*Data section*.
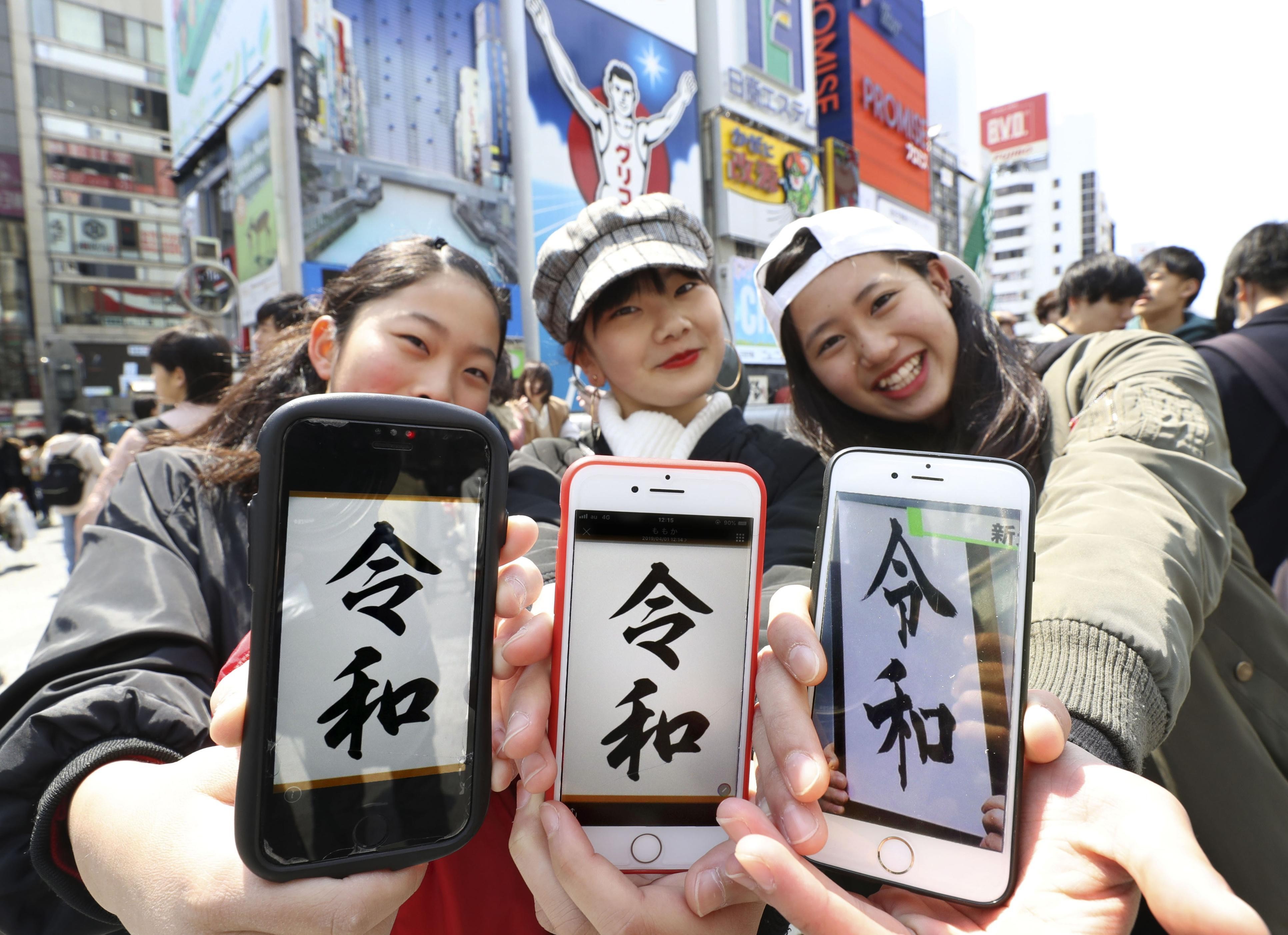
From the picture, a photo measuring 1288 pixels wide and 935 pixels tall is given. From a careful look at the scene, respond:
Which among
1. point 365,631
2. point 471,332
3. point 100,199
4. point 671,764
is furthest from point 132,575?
point 100,199

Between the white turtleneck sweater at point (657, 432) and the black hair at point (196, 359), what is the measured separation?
222 centimetres

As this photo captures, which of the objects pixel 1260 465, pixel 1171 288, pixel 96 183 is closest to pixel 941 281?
pixel 1260 465

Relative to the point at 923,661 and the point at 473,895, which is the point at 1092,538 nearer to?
the point at 923,661

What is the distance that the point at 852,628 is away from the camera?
0.85m

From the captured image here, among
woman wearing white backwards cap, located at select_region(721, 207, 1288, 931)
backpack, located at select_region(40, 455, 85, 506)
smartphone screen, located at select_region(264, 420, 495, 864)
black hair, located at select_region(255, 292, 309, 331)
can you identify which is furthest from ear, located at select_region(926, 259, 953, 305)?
backpack, located at select_region(40, 455, 85, 506)

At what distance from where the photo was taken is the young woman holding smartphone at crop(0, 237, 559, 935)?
70 centimetres

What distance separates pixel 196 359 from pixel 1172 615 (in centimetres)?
364

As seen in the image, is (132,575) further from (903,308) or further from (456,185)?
(456,185)

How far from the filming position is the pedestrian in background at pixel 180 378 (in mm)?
2865

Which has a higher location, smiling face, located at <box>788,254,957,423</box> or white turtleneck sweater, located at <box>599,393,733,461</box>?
smiling face, located at <box>788,254,957,423</box>

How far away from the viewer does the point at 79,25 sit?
22438 mm

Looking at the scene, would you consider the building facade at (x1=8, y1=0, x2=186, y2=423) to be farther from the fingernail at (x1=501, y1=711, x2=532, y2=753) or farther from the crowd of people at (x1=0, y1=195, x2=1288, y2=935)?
the fingernail at (x1=501, y1=711, x2=532, y2=753)

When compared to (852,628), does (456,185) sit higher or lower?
higher

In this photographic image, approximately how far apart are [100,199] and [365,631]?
31.7 meters
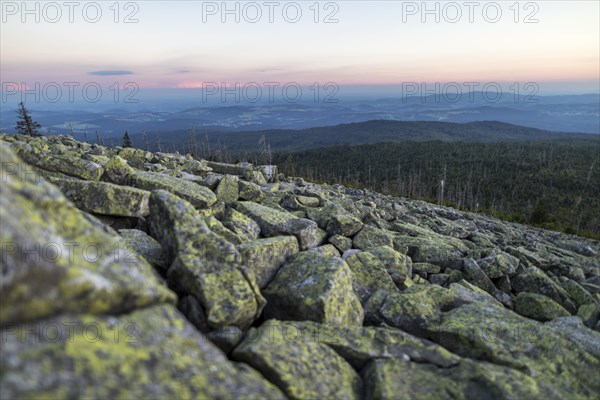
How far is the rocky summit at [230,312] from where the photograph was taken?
4949 mm

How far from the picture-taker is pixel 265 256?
11656 mm

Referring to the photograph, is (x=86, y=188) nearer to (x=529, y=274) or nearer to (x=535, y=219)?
(x=529, y=274)

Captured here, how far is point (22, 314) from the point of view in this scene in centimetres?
482

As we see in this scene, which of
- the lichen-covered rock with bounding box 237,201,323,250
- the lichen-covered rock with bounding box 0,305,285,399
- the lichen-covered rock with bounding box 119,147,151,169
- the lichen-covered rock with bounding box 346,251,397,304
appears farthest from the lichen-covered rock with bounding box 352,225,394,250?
the lichen-covered rock with bounding box 119,147,151,169

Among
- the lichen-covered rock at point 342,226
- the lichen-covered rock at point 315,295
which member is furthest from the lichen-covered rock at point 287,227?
the lichen-covered rock at point 315,295

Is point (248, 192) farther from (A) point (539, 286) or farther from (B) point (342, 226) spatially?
(A) point (539, 286)

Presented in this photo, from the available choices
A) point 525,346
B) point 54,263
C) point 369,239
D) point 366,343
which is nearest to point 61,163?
point 54,263

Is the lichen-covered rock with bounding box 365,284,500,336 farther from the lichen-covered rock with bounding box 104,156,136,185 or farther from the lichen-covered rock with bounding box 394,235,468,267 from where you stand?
the lichen-covered rock with bounding box 104,156,136,185

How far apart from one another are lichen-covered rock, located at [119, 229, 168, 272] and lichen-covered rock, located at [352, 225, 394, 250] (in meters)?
9.75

*Given instruction*.
Copy the records above exactly, leaving out every picture.

*Full solution*.
From the picture, a photo measuring 1288 pixels wide and 935 pixels tall is given. From a careful look at the scene, respond:
Which among
1. point 365,631
2. point 471,332
3. point 100,199
4. point 671,764
is furthest from point 132,575?
point 100,199

Between the white turtleneck sweater at point (657, 432) and the black hair at point (196, 359), what is the measured separation?
222 centimetres

As this photo captures, which of the objects pixel 1260 465, pixel 1171 288, pixel 96 183 is closest to pixel 941 281?
pixel 1260 465

Relative to the point at 923,661 and the point at 473,895, which is the point at 1092,538 nearer to?
the point at 923,661

What is the distance that the point at 852,628 is away from the camera?
0.85m

From the captured image here, among
woman wearing white backwards cap, located at select_region(721, 207, 1288, 931)
backpack, located at select_region(40, 455, 85, 506)
smartphone screen, located at select_region(264, 420, 495, 864)
black hair, located at select_region(255, 292, 309, 331)
can you identify which is furthest from ear, located at select_region(926, 259, 953, 305)?
backpack, located at select_region(40, 455, 85, 506)

At what distance from where the photo was taken is the young woman holding smartphone at crop(0, 237, 559, 935)?
70 centimetres

What distance separates pixel 196 359 from pixel 1172 615 (in centimetres)?
364

As seen in the image, is (132,575) further from (903,308) or further from (456,185)?
(456,185)

How far from the filming position is the pedestrian in background at pixel 180 378 (in mm)?
2865

Which has a higher location, smiling face, located at <box>788,254,957,423</box> or white turtleneck sweater, located at <box>599,393,733,461</box>?
smiling face, located at <box>788,254,957,423</box>

How far away from the viewer does the point at 79,25 sit?
22438 mm

Looking at the scene, would you consider the building facade at (x1=8, y1=0, x2=186, y2=423) to be farther from the fingernail at (x1=501, y1=711, x2=532, y2=753) or farther from the crowd of people at (x1=0, y1=195, x2=1288, y2=935)?
the fingernail at (x1=501, y1=711, x2=532, y2=753)

When compared to (852,628), does (456,185) sit higher or lower?
higher

In this photographic image, approximately how far apart are [100,199] and [365,631]?
31.7 meters
How far is the rocky summit at [230,312] from where the photograph was taken?
4949 mm

How far from the picture-taker is pixel 265 256?
11656 mm

Referring to the photograph, is (x=86, y=188) nearer to (x=529, y=274) or nearer to (x=535, y=219)?
(x=529, y=274)

Captured here, how far is point (22, 314) from the point of view in this scene in centimetres?
482

As we see in this scene, which of
- the lichen-covered rock with bounding box 237,201,323,250
- the lichen-covered rock with bounding box 0,305,285,399
- the lichen-covered rock with bounding box 119,147,151,169
- the lichen-covered rock with bounding box 346,251,397,304
appears farthest from the lichen-covered rock with bounding box 352,225,394,250?
the lichen-covered rock with bounding box 119,147,151,169

Among
- the lichen-covered rock at point 342,226
- the lichen-covered rock at point 315,295
which member is furthest from the lichen-covered rock at point 287,227?
the lichen-covered rock at point 315,295

Is point (248, 192) farther from (A) point (539, 286) or farther from (B) point (342, 226) spatially?
(A) point (539, 286)

Presented in this photo, from the available choices
A) point 525,346
B) point 54,263
C) point 369,239
D) point 366,343
which is nearest to point 61,163?
point 54,263

Is the lichen-covered rock with bounding box 365,284,500,336 farther from the lichen-covered rock with bounding box 104,156,136,185 or farther from the lichen-covered rock with bounding box 394,235,468,267 from where you stand?
the lichen-covered rock with bounding box 104,156,136,185

How far apart from one another are lichen-covered rock, located at [119, 229, 168, 272] and lichen-covered rock, located at [352, 225, 394, 250] (in meters)?
9.75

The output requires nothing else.